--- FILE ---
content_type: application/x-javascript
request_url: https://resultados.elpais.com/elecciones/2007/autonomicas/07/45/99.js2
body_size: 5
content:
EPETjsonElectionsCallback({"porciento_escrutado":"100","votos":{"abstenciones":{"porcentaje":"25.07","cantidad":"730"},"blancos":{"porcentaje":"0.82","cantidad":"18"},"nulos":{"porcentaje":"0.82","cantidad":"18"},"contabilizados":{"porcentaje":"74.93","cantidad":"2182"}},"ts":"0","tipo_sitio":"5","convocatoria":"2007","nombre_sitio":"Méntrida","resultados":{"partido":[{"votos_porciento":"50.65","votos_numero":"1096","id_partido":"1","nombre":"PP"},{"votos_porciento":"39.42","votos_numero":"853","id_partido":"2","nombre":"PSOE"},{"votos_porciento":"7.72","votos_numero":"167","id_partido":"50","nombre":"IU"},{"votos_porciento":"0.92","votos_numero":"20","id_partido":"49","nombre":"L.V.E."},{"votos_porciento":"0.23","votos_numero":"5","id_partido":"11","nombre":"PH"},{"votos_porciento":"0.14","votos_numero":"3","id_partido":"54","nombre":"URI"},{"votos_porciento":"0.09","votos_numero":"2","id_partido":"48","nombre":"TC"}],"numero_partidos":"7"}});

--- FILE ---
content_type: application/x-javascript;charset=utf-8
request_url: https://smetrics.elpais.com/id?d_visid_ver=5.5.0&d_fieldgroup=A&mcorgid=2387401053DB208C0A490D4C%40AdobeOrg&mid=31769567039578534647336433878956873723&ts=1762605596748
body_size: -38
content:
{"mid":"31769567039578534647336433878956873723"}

────

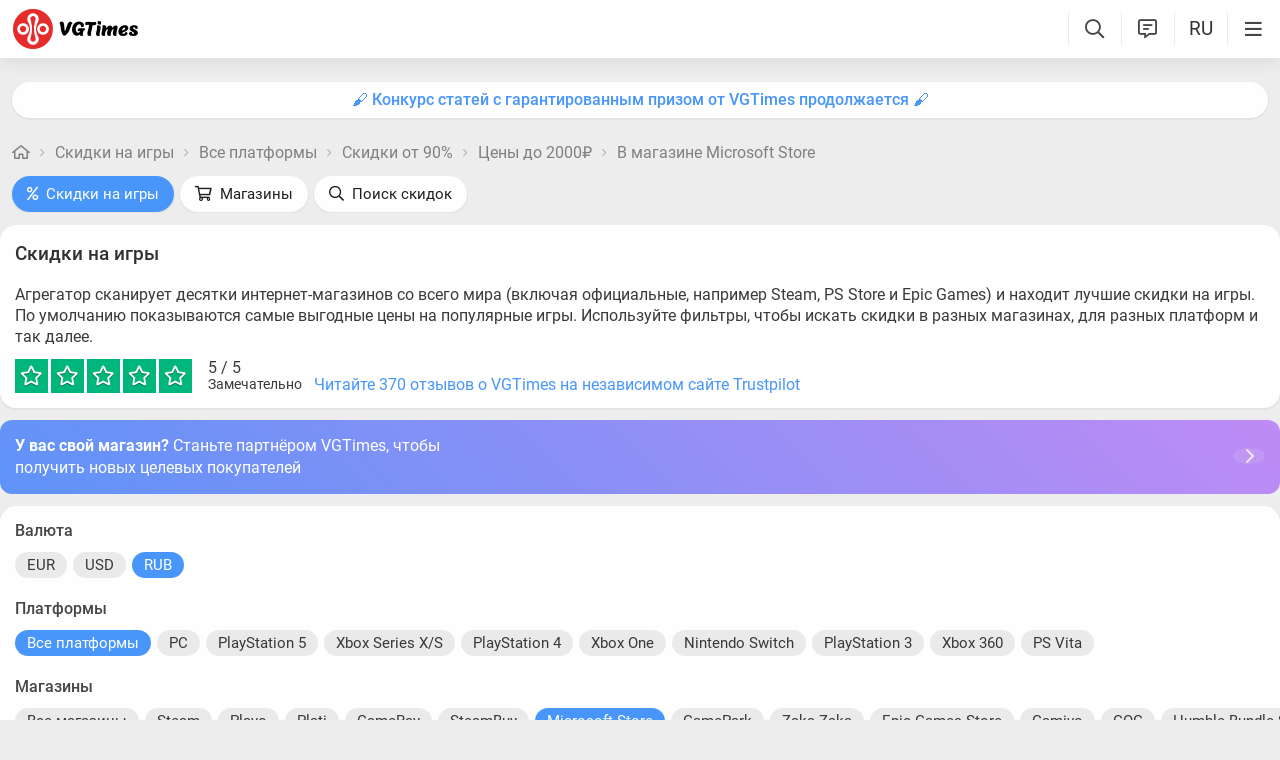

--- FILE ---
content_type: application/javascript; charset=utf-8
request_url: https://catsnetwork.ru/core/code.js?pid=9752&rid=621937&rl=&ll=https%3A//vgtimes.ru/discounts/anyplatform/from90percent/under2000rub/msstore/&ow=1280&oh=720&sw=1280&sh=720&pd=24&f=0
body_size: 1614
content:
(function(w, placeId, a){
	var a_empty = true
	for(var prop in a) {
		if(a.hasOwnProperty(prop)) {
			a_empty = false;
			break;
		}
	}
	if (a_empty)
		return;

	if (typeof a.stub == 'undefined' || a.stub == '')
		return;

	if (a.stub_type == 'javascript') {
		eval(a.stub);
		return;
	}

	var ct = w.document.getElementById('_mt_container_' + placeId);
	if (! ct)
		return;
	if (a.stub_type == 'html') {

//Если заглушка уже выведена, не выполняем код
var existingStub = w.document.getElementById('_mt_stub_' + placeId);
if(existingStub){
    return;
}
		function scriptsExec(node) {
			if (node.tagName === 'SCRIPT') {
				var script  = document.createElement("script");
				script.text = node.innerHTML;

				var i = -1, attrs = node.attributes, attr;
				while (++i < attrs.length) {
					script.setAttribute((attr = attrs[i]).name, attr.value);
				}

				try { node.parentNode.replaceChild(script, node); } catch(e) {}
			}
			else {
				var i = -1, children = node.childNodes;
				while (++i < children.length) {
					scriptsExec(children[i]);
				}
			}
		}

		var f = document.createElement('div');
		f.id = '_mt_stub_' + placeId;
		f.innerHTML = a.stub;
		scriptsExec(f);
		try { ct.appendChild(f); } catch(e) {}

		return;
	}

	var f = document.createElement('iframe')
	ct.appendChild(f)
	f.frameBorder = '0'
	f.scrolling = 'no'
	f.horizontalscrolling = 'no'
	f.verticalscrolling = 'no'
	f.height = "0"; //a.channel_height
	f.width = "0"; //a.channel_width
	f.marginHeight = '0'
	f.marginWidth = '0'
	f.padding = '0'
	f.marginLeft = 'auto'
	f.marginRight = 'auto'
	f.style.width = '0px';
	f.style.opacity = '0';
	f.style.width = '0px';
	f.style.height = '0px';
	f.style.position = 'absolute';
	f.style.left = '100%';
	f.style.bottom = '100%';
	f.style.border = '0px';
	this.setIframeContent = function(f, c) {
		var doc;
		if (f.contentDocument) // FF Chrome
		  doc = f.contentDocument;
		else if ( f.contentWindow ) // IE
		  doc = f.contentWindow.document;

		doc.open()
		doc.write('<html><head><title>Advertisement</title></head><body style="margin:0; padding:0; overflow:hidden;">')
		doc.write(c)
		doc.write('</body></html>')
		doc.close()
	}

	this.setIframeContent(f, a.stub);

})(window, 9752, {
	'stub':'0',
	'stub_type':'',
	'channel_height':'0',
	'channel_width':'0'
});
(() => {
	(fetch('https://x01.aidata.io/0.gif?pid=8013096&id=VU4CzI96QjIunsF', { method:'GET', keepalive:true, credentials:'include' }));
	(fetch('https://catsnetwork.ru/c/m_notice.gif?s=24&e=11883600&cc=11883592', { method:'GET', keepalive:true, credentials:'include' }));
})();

────

Exercise instructions:
Every line above from the line with "var f = document.createElement('div');" to the line with "doc.write(c)", inclusive, must be returned exactly; no other line belongs in the reply.

Expected answer:
		var f = document.createElement('div');
		f.id = '_mt_stub_' + placeId;
		f.innerHTML = a.stub;
		scriptsExec(f);
		try { ct.appendChild(f); } catch(e) {}

		return;
	}

	var f = document.createElement('iframe')
	ct.appendChild(f)
	f.frameBorder = '0'
	f.scrolling = 'no'
	f.horizontalscrolling = 'no'
	f.verticalscrolling = 'no'
	f.height = "0"; //a.channel_height
	f.width = "0"; //a.channel_width
	f.marginHeight = '0'
	f.marginWidth = '0'
	f.padding = '0'
	f.marginLeft = 'auto'
	f.marginRight = 'auto'
	f.style.width = '0px';
	f.style.opacity = '0';
	f.style.width = '0px';
	f.style.height = '0px';
	f.style.position = 'absolute';
	f.style.left = '100%';
	f.style.bottom = '100%';
	f.style.border = '0px';
	this.setIframeContent = function(f, c) {
		var doc;
		if (f.contentDocument) // FF Chrome
		  doc = f.contentDocument;
		else if ( f.contentWindow ) // IE
		  doc = f.contentWindow.document;

		doc.open()
		doc.write('<html><head><title>Advertisement</title></head><body style="margin:0; padding:0; overflow:hidden;">')
		doc.write(c)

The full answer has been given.